## Objective
Copy the listing below word for word, beginning with the line that contains "Is pixel 339" and going on through the line that contains "1723 centimetres".

## Dataset records
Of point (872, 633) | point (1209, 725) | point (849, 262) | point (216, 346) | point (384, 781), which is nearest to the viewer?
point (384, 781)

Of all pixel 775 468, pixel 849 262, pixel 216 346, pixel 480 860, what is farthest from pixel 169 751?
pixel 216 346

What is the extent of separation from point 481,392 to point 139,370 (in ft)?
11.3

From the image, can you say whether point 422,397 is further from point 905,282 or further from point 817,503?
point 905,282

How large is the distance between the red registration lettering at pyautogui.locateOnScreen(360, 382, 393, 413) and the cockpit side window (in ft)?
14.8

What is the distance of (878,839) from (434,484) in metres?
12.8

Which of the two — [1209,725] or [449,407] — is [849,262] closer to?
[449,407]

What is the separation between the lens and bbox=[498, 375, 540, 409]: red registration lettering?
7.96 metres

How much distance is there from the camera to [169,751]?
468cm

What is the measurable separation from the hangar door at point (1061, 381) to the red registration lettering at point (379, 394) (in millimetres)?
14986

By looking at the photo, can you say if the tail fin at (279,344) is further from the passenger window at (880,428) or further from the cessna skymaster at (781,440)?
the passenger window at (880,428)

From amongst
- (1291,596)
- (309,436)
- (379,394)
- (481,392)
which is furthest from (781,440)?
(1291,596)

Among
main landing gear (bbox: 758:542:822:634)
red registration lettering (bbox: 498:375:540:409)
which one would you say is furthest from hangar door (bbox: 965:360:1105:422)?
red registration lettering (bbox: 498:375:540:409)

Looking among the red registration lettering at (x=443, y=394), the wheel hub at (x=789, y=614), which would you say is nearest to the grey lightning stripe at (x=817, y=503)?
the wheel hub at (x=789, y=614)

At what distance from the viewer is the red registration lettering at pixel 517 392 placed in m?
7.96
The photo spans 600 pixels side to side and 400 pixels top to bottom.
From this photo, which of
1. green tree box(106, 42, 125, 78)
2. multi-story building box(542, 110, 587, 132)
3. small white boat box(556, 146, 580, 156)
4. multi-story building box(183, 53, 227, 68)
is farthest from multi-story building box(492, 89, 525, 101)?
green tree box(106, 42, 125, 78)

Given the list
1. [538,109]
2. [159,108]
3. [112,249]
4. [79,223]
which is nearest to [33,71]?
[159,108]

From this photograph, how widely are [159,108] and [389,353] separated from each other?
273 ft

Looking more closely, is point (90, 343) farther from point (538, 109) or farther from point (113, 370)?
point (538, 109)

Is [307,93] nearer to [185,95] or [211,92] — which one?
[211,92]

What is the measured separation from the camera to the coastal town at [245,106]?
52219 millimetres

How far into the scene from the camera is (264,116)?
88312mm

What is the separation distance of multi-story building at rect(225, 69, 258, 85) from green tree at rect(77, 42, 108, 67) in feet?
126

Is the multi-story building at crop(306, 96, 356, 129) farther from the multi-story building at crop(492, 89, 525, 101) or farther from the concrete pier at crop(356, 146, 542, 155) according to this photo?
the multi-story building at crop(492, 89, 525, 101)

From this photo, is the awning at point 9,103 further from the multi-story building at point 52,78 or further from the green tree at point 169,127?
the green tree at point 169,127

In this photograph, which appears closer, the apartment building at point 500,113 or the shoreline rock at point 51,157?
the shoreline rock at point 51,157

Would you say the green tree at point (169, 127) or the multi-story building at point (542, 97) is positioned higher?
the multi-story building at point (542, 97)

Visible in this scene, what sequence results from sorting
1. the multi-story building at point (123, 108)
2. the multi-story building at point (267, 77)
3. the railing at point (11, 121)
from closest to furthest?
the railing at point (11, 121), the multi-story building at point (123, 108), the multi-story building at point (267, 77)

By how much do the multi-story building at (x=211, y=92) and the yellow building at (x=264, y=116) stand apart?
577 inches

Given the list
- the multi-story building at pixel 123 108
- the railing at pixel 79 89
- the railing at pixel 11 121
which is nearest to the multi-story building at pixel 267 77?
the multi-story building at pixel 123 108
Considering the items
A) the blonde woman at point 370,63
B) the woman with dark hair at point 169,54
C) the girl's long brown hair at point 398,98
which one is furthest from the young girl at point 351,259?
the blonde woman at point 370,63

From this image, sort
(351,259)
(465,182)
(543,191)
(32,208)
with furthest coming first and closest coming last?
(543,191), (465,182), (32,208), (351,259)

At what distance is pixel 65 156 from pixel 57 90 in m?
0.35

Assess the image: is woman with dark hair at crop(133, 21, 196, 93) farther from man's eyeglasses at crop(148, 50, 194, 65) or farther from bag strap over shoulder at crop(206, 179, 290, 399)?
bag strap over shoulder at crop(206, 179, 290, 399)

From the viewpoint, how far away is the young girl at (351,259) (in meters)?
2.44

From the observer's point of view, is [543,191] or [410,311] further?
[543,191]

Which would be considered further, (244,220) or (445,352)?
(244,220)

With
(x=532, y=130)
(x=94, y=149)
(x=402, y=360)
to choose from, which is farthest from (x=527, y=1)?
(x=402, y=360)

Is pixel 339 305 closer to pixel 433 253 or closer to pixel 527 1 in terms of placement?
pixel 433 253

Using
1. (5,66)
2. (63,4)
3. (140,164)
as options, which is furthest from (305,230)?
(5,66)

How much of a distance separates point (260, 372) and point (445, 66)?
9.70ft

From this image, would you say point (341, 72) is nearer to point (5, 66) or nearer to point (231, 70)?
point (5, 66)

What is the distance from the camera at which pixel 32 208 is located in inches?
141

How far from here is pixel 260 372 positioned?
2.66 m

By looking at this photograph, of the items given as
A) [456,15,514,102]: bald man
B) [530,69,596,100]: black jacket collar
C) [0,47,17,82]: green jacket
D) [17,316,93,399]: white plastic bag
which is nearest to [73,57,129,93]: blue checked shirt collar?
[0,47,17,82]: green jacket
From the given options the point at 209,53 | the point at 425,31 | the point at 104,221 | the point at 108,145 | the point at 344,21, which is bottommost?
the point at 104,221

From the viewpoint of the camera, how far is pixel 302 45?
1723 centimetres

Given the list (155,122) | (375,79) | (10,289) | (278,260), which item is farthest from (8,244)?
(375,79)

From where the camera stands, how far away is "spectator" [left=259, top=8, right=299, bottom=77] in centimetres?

## Reply to the exercise
Is pixel 339 305 closer to pixel 433 253 or closer to pixel 527 1 in terms of placement?
pixel 433 253

Using
1. (5,66)
2. (63,4)
3. (140,164)
as options, which is furthest from (305,230)?
(5,66)

How much of a distance separates point (260, 372) and point (445, 66)?
9.70ft

From this image, would you say point (341, 72) is nearer to point (5, 66) or nearer to point (231, 70)?
point (5, 66)

What is the distance from the camera at which pixel 32 208 is located in inches?
141

How far from here is pixel 260 372 positioned?
2.66 m

By looking at this photograph, of the items given as
A) [456,15,514,102]: bald man
B) [530,69,596,100]: black jacket collar
C) [0,47,17,82]: green jacket
D) [17,316,93,399]: white plastic bag
which is nearest to [73,57,129,93]: blue checked shirt collar?
[0,47,17,82]: green jacket
From the given options the point at 209,53 | the point at 425,31 | the point at 104,221 | the point at 108,145 | the point at 344,21, which is bottommost?
the point at 104,221

From the viewpoint of the camera, how far is pixel 302 45?
1723 centimetres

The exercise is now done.